3.6.1. For Our AE-LSTM Model Applied to the NSL-KDD Dataset

First, the raw CSV file is loaded. Then, some text columns, such as label, protocol_type, and flag are cleaned to make them consistent (removing spaces, converting to lowercase, etc.). Depending on the chosen training method, the labels are transformed in two ways: Since machine learning models can only process numeric values, it is necessary to convert categorical variables into usable numerical representations.

To do this, we use one-hot encoding to transform categorical variables such as protocols and services contained in the datasets into numerical vectors without introducing ordinal bias.
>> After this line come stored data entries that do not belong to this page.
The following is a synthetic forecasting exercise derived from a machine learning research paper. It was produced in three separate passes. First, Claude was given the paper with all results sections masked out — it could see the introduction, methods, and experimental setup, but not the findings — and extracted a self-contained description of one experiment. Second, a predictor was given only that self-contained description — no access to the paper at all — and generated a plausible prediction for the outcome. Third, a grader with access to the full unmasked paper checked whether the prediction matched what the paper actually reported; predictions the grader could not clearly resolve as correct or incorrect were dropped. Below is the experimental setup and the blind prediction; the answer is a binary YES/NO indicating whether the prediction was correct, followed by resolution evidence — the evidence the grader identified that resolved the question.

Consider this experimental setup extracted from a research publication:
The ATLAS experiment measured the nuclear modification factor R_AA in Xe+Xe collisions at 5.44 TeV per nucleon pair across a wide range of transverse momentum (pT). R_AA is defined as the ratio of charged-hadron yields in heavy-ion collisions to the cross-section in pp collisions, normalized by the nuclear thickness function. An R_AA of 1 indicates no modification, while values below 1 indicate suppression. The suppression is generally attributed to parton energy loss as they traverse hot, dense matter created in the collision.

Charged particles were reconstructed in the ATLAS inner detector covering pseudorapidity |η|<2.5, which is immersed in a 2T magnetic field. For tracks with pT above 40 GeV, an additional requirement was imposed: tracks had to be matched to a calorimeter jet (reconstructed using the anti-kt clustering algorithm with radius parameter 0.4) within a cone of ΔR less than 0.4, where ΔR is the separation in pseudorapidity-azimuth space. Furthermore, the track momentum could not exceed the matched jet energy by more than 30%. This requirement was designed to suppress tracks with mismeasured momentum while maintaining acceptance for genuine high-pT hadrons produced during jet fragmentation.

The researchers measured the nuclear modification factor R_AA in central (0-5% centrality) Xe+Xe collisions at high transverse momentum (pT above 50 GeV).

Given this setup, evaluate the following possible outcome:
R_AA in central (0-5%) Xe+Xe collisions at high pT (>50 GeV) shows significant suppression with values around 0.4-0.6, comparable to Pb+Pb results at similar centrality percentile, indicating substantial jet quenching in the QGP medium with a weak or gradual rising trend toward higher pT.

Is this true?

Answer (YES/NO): NO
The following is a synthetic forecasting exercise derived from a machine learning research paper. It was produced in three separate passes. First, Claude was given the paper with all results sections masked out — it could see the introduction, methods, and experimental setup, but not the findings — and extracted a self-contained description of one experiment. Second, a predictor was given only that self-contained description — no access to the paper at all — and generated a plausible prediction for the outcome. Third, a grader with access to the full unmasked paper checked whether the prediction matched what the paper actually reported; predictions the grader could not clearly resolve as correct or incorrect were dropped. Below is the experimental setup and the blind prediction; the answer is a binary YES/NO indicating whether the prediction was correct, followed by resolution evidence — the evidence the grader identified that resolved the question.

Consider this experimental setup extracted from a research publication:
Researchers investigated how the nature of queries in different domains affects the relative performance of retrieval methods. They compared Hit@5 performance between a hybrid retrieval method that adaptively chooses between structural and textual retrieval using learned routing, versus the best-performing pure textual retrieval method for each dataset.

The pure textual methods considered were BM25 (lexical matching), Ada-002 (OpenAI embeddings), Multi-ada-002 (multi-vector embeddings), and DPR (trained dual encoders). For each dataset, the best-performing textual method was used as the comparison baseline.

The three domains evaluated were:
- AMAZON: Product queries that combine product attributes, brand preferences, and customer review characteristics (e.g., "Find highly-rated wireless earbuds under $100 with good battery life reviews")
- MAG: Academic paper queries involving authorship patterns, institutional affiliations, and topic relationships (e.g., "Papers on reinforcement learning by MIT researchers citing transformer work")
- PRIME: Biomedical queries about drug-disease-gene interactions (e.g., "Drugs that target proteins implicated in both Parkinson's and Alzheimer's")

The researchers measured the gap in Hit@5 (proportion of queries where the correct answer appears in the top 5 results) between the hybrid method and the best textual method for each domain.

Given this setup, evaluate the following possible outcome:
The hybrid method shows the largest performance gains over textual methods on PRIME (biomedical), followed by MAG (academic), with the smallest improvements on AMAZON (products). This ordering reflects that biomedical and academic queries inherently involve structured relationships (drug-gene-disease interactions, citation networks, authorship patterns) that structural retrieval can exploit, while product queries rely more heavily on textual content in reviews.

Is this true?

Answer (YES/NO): NO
The benefit of this one-hot encoding is important because it ensures that each category is treated equally, without assuming an ordering relationship between them, which is essential to preserve the neutrality of the models during training. The categorical variables contained in the NSL-KDD dataset are protocol type: tcp, udp, icmp, services: http, ftp, telnet, flags: SF, S0, REJ, and in the IoT-23 dataset we have proto: tcp, udp, icmp, conn state: SF, S0, REJ, and services: sometimes present depending on the parsing.
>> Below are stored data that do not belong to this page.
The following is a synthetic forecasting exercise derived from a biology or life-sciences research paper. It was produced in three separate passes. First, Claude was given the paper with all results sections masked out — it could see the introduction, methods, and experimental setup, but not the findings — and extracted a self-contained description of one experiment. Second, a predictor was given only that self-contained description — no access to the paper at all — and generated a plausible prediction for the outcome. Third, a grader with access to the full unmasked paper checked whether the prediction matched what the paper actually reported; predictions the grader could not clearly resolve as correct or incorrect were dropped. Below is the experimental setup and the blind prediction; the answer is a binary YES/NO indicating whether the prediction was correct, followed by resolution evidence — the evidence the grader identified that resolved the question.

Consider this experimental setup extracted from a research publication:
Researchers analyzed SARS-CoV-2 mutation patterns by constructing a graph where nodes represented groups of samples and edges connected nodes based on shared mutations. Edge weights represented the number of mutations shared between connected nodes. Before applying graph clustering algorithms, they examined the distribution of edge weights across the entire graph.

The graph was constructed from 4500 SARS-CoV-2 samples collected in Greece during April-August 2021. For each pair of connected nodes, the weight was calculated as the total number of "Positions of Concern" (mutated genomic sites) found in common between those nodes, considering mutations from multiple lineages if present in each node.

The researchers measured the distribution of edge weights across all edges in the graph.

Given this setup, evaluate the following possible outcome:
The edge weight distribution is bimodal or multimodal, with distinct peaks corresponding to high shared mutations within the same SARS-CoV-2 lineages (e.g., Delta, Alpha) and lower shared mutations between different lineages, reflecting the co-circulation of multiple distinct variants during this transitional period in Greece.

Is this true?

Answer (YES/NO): NO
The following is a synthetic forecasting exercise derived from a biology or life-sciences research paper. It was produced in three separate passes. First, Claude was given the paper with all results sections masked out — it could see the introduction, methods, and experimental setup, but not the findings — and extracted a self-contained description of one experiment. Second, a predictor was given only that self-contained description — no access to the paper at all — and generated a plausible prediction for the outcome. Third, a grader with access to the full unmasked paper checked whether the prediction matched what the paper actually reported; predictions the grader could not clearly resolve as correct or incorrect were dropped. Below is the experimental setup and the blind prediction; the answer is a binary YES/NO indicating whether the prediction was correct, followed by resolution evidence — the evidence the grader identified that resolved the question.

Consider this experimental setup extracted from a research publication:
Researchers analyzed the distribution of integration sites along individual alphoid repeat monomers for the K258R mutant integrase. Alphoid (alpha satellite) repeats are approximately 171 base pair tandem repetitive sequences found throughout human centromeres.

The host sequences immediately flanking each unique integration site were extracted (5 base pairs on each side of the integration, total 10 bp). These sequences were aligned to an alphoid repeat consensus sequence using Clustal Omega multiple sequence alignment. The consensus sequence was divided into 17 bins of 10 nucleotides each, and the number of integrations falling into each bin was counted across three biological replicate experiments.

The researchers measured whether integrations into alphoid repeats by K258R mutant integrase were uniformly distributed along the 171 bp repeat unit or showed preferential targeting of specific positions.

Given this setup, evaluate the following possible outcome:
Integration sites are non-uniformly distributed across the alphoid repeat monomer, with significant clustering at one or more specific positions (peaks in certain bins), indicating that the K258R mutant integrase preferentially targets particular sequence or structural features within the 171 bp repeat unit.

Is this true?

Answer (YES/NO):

Next, we will need to remove rare categories and similar groups (duplicates). In addition to on-hot encoding, we use embedding to represent categorical variables in a continuous and compact manner and capture semantic similarities between categories, which improves generalization and reduces computational complexity. Depending on the chosen training method, the labels are transformed in two ways:

  • In binary mode, the data is labeled into two classes: 0 for normal traffic and 1 for any form of attack.

  • In multiclass mode, attacks are grouped into four broad categories (DoS, Probe, R2L, U2R) based on the attack name. Very rare or ambiguous attacks can be excluded to avoid imbalances or ambiguity in training.

After this clustering phase, the text columns used as clustering keys are removed to avoid any redundancy in the data. Categorical variables such as protocol_type, service, and flag are then encoded using OneHot Encoding, transforming each possible value into a distinct binary vector. All columns are then converted to numeric format.

Finally, a rebalancing step is applied to address the imbalance between classes. This ensures better model performance across all classes, whether majority or minority. The resulting final data frame is ready to be used as the optimal input for the AE-LSTM architecture, which will benefit from normalized, balanced, and semantically clear data.

This process ensures that our AE-LSTM model can fully exploit the temporal and contextual patterns of IoT network traffic, while benefiting from a consistent and usable representation of the data.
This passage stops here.